Skip to main content

 none
Intel graphics hardware H264 MFT ProcessInput call fails after feeding few input samples, the same works fine with Nvidia hardware MFT RRS feed

  • Question

  • I'm capturing the desktop using DesktopDuplication API and converting the samples from RGBA to NV12 in GPU and feeding the same to MediaFoundation hardware H264 MFT. This works fine with Nvidia graphics, and also with software encoders but fails when only intel graphics hardware MFT is available. The code works fine on the same intel graphics machine if I fallback to Software MFT. I also have ensured that the encoding is actually done in hardware on Nvidia graphics machines.

    On Intel graphics, MFT returns MEError ("Unspecified error"), which happens just only after the first sample is fed, and subsequent calls to ProcessInput (when event generator triggers METransformNeedInput) returns "The callee is currently not accepting further input". It's rare that MFT consumes a few more samples before returning these errors. This behavior is confusing, I'm feeding a sample only when the event generator triggers METransformNeedInput asynchronously through IMFAsyncCallback, and also checking properly whether METransformHaveOutput is triggered as soon as a sample is fed. This really baffles me when the same asynchronous logic works fine with Nvidia hardware MFT & Microsoft software encoders.

    Method to set d3d manager:

    void SetD3dManager() {
    
        HRESULT hr = S_OK;
    
        if (!deviceManager) {
    
            // Create device manager
            hr = MFCreateDXGIDeviceManager(&resetToken, &deviceManager);
        }
    
        if (SUCCEEDED(hr))

------------------------------------------------------------------------

### AIM OF THE EXERCISE
Please answer from the forum thread above: on Intel graphics, what does the MFT return right after the first sample is fed?

------------------------------------------------------------------------

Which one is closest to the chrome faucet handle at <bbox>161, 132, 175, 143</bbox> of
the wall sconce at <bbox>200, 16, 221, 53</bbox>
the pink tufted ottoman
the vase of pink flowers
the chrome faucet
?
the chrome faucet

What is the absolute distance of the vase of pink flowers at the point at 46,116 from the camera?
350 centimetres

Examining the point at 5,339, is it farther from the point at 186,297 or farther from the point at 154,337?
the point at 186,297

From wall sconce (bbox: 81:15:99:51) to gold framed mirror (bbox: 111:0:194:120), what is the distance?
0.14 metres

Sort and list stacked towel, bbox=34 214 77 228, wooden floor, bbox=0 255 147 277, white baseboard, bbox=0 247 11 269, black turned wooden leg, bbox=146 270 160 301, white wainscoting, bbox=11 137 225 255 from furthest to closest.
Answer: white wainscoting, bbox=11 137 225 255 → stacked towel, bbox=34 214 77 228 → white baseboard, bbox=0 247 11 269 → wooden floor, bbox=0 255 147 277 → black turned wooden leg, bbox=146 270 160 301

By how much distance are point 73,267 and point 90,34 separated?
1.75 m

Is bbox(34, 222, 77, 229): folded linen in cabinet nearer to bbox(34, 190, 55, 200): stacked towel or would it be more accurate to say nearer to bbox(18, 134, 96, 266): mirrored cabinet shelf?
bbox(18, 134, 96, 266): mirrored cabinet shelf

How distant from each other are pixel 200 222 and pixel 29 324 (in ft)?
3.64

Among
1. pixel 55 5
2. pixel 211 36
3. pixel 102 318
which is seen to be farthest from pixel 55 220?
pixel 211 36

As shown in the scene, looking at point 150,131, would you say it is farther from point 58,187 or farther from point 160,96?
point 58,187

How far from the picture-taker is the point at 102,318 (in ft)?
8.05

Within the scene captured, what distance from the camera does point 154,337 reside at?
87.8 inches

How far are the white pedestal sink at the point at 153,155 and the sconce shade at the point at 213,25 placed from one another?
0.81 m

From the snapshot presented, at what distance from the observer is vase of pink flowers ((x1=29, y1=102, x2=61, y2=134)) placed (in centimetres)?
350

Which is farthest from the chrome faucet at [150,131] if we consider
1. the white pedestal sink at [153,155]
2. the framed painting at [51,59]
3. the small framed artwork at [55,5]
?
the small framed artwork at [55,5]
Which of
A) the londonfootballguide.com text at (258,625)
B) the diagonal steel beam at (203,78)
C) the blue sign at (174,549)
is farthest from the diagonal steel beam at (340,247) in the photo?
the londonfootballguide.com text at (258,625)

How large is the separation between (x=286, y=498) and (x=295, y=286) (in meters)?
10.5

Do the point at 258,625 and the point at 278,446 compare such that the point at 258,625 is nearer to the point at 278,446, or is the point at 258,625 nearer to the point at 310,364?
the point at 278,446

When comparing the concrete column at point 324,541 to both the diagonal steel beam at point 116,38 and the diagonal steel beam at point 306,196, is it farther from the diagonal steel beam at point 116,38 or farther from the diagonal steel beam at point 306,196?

------------------------------------------------------------------------

### TASK RESPONSE
MEError ("Unspecified error").